Task: In the entries below, count every line that has the string "this", and answer with that count alone.

Recorded data:
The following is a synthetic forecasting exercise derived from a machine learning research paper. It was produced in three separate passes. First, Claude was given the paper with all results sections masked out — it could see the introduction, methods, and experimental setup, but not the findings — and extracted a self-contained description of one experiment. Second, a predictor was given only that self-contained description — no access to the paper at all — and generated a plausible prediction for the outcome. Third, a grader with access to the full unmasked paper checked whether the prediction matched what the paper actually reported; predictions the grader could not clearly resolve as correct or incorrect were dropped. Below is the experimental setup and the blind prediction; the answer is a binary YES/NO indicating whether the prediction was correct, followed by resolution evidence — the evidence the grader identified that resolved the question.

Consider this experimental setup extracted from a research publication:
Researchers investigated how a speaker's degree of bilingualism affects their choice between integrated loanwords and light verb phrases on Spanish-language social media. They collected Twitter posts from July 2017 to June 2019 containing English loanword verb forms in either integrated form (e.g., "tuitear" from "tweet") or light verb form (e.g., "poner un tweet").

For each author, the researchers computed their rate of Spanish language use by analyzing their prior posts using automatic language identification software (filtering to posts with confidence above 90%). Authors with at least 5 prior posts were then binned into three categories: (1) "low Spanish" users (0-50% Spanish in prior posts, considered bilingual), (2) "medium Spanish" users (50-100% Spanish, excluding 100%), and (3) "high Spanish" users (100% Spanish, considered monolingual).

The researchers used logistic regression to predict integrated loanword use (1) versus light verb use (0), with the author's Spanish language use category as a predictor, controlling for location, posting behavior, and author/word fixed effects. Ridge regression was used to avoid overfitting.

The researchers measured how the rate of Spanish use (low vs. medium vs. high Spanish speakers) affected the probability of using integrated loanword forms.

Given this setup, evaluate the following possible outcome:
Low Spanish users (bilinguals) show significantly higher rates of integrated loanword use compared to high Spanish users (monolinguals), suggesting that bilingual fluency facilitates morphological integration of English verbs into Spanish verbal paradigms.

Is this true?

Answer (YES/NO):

Your response: 3